▶ [Short exercise]
Please pick up the article below on India's planned mountain strike corps along the China border and keep writing from its last sentence.

------ Text segment ------

Rather than deterring Chinese aggression in the Himalayas, shouldn’t India focus on expanding its maritime capabilities?

India’s recent decision to raise a mountain strike corps along the border with China has raised arguments over the strategic orientation the country is supposed to have in years to come.

Although the operational details of the proposed mountain corps, which involves enhancing India’s third and fourth-generation warfare capabilities, are yet to be revealed, what’s clear is that the unit will contain up to 50,000 soldiers and be headquartered at Panagarh in West Bengal. This will mark a deviation from India’s existing continental offensive strategic orientation which is primarily focused on Pakistan. It will also mark a shift in orientation toward China from defensive to proactive.

The strike corps’ mission would be to occupy territory in China’s Tibet region in the event of a Chinese attack against India. This requires a paradigm shift in Indian strategic thinking which otherwise advocates the limited use of force for political purposes. This raises the question whether the proposed unit shouldn’t be considered an expeditionary one.

------ Data excerpts ------

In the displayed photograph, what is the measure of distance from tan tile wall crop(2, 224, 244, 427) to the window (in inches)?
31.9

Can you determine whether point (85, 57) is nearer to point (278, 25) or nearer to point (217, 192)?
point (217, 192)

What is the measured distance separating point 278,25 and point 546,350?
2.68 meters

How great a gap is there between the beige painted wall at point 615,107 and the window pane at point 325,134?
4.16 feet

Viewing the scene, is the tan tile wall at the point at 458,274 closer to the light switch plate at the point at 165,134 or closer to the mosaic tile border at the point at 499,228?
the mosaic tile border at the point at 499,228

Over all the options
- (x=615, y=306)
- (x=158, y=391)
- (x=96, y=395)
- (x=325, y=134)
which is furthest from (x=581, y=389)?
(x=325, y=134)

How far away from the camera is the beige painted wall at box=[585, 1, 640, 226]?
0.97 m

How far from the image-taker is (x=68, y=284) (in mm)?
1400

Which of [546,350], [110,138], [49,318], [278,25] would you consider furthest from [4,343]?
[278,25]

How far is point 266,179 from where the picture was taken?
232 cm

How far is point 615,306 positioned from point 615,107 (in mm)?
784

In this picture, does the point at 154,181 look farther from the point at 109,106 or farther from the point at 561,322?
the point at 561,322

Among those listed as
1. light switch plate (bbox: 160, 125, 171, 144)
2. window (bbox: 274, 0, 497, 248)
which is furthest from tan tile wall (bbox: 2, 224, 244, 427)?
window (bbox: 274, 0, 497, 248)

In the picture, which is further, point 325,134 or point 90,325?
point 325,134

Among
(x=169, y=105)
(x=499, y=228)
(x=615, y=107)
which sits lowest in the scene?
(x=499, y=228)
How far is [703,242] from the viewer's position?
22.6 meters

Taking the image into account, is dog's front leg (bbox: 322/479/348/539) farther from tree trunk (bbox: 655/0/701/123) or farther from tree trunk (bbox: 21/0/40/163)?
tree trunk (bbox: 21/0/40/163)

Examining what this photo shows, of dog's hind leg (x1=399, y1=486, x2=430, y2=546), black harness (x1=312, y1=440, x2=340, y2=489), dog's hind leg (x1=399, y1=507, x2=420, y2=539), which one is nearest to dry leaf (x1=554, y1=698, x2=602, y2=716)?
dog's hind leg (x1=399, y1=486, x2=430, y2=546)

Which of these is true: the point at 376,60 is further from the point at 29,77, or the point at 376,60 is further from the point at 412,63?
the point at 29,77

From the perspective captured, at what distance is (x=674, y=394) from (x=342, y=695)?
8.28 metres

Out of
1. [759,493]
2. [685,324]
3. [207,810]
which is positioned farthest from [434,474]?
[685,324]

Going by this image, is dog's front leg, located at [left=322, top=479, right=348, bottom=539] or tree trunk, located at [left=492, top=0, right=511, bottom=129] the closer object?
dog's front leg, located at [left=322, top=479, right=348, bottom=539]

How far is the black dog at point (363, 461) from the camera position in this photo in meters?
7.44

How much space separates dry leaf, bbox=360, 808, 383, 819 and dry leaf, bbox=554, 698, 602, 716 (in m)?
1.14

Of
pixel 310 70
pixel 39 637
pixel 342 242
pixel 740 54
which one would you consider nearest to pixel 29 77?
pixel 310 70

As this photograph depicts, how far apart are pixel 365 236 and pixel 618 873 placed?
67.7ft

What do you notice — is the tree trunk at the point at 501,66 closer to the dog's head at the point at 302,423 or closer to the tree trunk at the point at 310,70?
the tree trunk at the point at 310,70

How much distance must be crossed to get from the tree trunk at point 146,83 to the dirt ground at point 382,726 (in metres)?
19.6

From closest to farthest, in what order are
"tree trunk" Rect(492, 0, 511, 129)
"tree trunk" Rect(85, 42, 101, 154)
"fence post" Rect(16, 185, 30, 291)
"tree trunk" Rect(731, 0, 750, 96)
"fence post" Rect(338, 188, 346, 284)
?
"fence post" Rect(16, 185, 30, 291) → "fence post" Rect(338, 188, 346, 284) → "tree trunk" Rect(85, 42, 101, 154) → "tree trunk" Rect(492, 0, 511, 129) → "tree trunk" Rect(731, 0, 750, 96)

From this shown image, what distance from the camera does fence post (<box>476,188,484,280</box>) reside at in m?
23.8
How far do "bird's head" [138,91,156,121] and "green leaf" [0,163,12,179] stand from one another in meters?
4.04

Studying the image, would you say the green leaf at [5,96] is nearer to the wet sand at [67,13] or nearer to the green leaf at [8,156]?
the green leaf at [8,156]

------

▶ [The result]
The decision to raise the strike corps has triggered a larger debate about India’s strategic priorities. Rear Admiral Raja Menon questioned the logic of mounting the unit in The Hindu newspaper last month when the greatest challenge posed by China is in the Indian Ocean region.

Even when it creates a new mountain combat unit, India will not be able to match China’s five air bases in the border area and its rail and road infrastructure there which allow it to move over thirty divisions, with over 15,000 soldiers each, to the Line of Actual Control — the de facto border between the two Asian powers — far outnumbering India’s forces.

Menon thinks it better to expand India’s maritime capabilities which would involve forming alliances and strategic partnerships with countries across South and East Asia as well as the United States in order to deny China access to resources in Africa or disrupt its sea lines of communications if there should ever be a war. Rather than pursuing an offensive continental strategy, India should pursue a defensive maritime strategy.

On the other hand, India is a continental as well as a maritime power. A territorial incursion, let alone the loss of territory, would be politically far more damaging to the government in New Delhi than faraway strategic gains and losses across the Indian Ocean region that seem of little benefit to the Indian voter.

India’s navy still receives the least funding of the three armed services. Especially the need of keeping a sizable land army under arms to respond to Pakistani aggression hampers the navy’s ability to develop a full fledged presence across the Indian and Pacific Oceans.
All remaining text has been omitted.